─── Material provided ───
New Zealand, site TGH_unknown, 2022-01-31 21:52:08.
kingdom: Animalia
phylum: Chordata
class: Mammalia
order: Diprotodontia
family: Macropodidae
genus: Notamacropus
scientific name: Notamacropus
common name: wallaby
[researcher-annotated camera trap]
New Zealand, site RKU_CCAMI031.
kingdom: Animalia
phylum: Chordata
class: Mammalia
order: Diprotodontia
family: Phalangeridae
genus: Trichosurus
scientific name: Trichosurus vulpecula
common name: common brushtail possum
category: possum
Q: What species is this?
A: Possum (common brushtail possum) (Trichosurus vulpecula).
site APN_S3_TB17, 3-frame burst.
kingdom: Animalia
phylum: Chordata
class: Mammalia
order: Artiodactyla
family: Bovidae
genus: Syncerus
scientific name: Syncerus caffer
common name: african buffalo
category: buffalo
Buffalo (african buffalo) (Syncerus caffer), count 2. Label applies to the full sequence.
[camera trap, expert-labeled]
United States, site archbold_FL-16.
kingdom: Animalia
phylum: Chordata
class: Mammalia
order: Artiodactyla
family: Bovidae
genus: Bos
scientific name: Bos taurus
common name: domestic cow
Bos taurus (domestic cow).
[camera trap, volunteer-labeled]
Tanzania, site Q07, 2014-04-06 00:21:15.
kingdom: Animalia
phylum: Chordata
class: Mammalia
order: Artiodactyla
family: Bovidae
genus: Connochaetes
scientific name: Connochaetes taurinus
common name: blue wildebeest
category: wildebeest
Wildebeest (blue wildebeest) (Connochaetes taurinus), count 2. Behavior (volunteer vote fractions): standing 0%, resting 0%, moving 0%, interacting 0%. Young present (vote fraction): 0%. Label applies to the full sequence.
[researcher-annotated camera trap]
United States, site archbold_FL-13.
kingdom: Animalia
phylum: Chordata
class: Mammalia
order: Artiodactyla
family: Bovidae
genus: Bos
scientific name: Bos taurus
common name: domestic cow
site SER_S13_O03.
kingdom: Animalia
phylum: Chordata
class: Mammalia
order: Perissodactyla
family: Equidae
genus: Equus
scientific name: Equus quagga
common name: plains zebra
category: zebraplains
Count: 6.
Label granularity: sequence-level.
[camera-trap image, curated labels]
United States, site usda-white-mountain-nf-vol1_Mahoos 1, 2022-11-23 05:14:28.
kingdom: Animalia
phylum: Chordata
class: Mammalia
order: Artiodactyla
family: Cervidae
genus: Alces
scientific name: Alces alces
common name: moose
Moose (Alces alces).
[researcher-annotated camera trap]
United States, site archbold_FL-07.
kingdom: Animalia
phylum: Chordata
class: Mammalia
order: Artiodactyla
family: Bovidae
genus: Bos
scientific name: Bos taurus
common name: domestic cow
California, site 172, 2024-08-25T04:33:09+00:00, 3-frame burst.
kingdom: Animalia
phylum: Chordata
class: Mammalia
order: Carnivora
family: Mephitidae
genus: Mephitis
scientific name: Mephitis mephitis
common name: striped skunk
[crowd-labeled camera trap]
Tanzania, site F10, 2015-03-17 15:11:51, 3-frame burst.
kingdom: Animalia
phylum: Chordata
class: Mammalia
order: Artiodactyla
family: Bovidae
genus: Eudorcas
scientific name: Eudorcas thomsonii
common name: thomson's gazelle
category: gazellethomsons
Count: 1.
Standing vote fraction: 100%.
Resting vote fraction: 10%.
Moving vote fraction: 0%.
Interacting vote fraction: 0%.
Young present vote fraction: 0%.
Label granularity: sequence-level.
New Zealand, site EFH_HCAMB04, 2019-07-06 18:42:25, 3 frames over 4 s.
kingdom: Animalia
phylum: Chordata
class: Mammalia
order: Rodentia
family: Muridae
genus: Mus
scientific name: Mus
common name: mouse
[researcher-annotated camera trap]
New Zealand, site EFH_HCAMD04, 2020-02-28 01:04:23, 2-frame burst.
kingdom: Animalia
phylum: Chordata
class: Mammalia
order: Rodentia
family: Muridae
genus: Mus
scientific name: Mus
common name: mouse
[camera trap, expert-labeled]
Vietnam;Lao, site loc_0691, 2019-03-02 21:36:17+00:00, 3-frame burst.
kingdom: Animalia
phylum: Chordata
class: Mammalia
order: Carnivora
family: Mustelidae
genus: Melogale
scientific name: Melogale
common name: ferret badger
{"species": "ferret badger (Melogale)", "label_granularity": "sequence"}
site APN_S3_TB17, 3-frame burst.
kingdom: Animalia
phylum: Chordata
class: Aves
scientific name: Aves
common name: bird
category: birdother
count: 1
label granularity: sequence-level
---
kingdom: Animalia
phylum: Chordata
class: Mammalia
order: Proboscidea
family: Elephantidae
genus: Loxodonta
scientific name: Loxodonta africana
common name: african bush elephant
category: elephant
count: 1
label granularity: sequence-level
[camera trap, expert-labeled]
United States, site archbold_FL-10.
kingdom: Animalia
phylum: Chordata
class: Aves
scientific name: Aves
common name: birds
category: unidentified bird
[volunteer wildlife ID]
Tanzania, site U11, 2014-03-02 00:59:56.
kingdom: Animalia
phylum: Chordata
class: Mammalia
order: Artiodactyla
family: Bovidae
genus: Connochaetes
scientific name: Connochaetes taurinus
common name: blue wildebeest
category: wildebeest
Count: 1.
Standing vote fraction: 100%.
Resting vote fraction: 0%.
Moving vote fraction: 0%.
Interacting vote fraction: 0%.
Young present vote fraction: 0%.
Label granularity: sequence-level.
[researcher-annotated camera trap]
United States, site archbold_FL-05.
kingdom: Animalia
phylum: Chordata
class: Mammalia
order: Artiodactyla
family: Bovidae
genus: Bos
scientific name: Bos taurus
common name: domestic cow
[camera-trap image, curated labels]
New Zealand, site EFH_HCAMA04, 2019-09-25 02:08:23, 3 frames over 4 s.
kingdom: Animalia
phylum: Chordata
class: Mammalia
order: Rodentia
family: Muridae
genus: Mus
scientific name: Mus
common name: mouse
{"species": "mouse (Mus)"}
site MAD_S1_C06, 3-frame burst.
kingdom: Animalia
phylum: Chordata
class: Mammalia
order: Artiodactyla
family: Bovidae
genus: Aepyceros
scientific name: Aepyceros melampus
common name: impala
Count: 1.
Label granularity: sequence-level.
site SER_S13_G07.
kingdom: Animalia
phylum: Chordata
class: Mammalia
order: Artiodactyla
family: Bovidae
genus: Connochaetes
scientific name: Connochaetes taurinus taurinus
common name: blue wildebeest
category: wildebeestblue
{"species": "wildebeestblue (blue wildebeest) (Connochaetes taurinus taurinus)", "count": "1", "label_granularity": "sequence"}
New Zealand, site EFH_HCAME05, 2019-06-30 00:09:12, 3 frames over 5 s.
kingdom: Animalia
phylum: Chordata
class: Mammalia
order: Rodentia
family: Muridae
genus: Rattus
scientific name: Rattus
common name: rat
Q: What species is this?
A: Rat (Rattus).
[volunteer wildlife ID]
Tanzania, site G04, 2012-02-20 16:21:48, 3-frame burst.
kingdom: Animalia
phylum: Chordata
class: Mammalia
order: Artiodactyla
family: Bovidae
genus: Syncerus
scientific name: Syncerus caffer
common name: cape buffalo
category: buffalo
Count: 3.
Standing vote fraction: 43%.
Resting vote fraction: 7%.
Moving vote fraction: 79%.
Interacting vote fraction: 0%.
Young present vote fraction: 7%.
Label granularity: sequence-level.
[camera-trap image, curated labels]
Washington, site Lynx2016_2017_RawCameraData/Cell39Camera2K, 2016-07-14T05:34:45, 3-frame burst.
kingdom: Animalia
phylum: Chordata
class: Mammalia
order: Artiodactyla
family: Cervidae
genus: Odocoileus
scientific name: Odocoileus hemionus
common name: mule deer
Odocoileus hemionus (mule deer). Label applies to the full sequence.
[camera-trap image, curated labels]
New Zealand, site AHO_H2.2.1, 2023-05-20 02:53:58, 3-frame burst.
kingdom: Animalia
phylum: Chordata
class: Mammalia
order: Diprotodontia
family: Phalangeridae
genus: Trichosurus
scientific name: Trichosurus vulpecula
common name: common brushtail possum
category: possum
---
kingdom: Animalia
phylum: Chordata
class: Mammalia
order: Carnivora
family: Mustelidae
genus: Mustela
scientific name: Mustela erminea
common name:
───
## Exercise directions:
Look above for the line holding "United States, site usda-white-mountain-nf-vol1_Mahoos", then set down exactly that line and every line after it up to and including the line holding "genus: Mephitis", with nothing else.

## Answer to this exercise:
United States, site usda-white-mountain-nf-vol1_Mahoos 1, 2022-11-23 05:14:28.
kingdom: Animalia
phylum: Chordata
class: Mammalia
order: Artiodactyla
family: Cervidae
genus: Alces
scientific name: Alces alces
common name: moose
Moose (Alces alces).
[researcher-annotated camera trap]
United States, site archbold_FL-07.
kingdom: Animalia
phylum: Chordata
class: Mammalia
order: Artiodactyla
family: Bovidae
genus: Bos
scientific name: Bos taurus
common name: domestic cow
California, site 172, 2024-08-25T04:33:09+00:00, 3-frame burst.
kingdom: Animalia
phylum: Chordata
class: Mammalia
order: Carnivora
family: Mephitidae
genus: Mephitis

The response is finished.